The Department of Labor and the Securities and Exchange Commission signed a document that permanently establishes the information-sharing arrangement that they have been developing over a number of years.
According to the memorandum of understanding, staff from the labor agency’s Employee Benefits Security Administration and the SEC will meet regularly to discuss industry trends and regulations. Each agency will grant the other access to nonpublic enforcement information under their purview.
The Labor Department regulates 401(k) and other types of retirement plans, and the SEC monitors brokerages, investment firms and mutual funds.
The agencies must increase their cooperation to keep pace with quickly evolving financial markets, said SEC Chairman Christopher Cox.
“Our markets are becoming more integrated,” Cox said at a Washington press conference.
Bolstering oversight is becoming urgent as companies replace defined-benefit plans with defined-contribution products that require employees to navigate markets on their own.
“Things have matured to the point that this is an important step to take today,” Cox said. “This will be a great, great thing for American investors.”
Appearing alongside Cox, Secretary of Labor Elaine Chao emphasized the importance of protecting nearly $2.3 trillion in defined-contribution assets invested by about 65 million workers.
“We want to enhance retirement security,” Chao said. “Having our agencies work together goes toward that goal.”
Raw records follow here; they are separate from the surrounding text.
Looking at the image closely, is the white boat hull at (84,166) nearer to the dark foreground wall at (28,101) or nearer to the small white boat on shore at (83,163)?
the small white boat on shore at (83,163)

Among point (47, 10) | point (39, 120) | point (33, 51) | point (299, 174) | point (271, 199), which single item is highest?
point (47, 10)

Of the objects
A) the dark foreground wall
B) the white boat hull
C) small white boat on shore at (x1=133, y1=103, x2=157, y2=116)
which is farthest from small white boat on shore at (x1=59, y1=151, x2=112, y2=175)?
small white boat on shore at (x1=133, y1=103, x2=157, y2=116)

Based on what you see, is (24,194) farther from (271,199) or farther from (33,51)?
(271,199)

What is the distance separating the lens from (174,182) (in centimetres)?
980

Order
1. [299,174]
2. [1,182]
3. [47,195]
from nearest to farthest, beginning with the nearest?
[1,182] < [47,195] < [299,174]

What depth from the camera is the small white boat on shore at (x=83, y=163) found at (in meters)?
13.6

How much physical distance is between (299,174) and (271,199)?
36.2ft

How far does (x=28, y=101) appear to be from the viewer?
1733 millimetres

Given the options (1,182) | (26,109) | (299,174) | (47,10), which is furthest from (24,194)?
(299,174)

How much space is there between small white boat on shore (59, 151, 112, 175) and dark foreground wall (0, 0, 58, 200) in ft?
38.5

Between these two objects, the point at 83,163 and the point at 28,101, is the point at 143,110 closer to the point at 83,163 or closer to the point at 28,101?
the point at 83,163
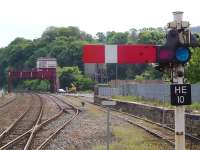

J. Mark Iwry, who was responsible for overseeing regulation of the private pension system as a Treasury Department official from 1995 to 2001, applauded the DOL-SEC partnership.
“Good government that helps sustain confidence in the retirement system involves a continual process of breaking down the silos that tend to build up around different government agencies,” said Iwry, a nonresident senior fellow at the Brookings Institution in Washington and a principal of the Retirement Security Project.
A recent example of a combined Labor-SEC activity was an alert about 401(k) debit cards. Investors were warned that if they borrow and spend from their retirement accounts, they will have to repay the money by a certain deadline or be hit with taxes and penalties.
That kind of effort is needed more than ever with the growing popularity of defined-contribution plans, Iwry said.
“As 401(k)s and IRAs account for an increasing share of retirement savings, it is increasingly imperative for American savers to get adequate disclosure and user-friendly information,” he said.
Last week, the Labor Department issued a regulation requiring greater transparency from 401(k)-type plans to participants regarding investment returns, fees and expenses.